◆ Consignes à respecter
Résumez en deux phrases l'article sur la polémique autour du ZEvent.
═════ Document source ═════
Pourquoi le ZEvent a (encore) fait polémique

Le plus gros événement de jeux vidéo caritatif français a annoncé la semaine dernière l’association qu’il souhaitait soutenir cette année en septembre : ce sera GoodPlanet, la fondation de Yann Arthus-Bertrand. Enfin, ça aurait été, car de nouveaux bénéficiaires seront choisis mercredi prochain face à la gronde sur les réseaux sociaux. Après l’affaire des propos sexistes de l’an dernier, le ZEvent n’en est plus à une polémique près.
═════ Extrait de données ═════
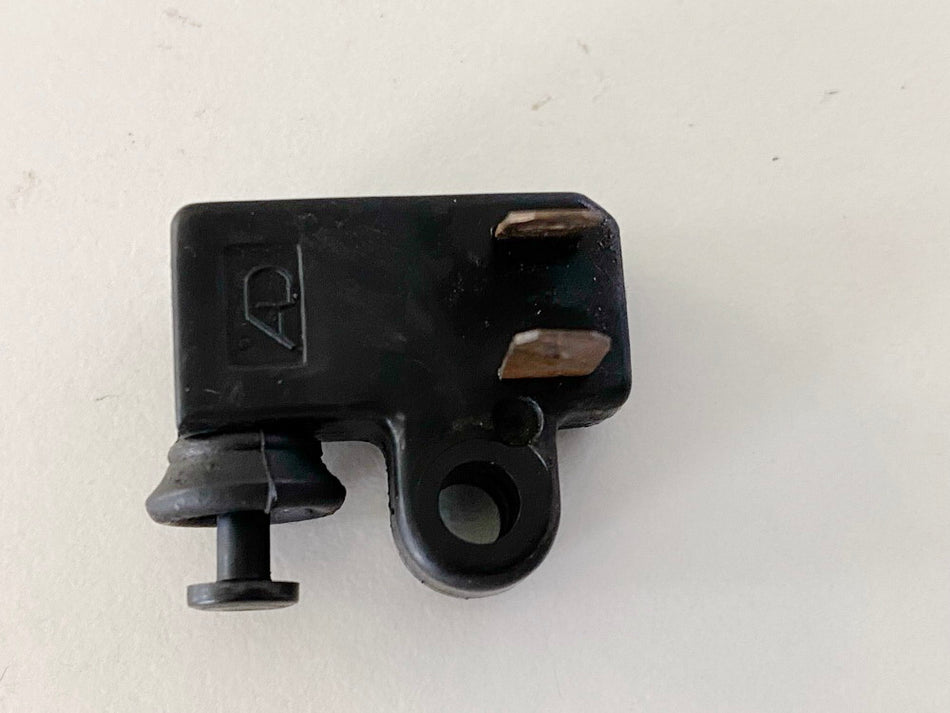 YAMAHA VMX-12 VMAX 1200 2WE Interruptor de embrague (para bomba de embrague, transmisor de presión)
═════
◆ Résultat attendu
Le ZEvent, plus gros événement de jeux vidéo caritatif français, avait annoncé la semaine dernière qu'il soutiendrait en septembre GoodPlanet, la fondation de Yann Arthus-Bertrand, mais face au mécontentement exprimé sur les réseaux sociaux, de nouveaux bénéficiaires seront choisis mercredi prochain. Ce n'est pas sa première polémique, puisque l'événement avait déjà connu l'an dernier une affaire de propos sexistes.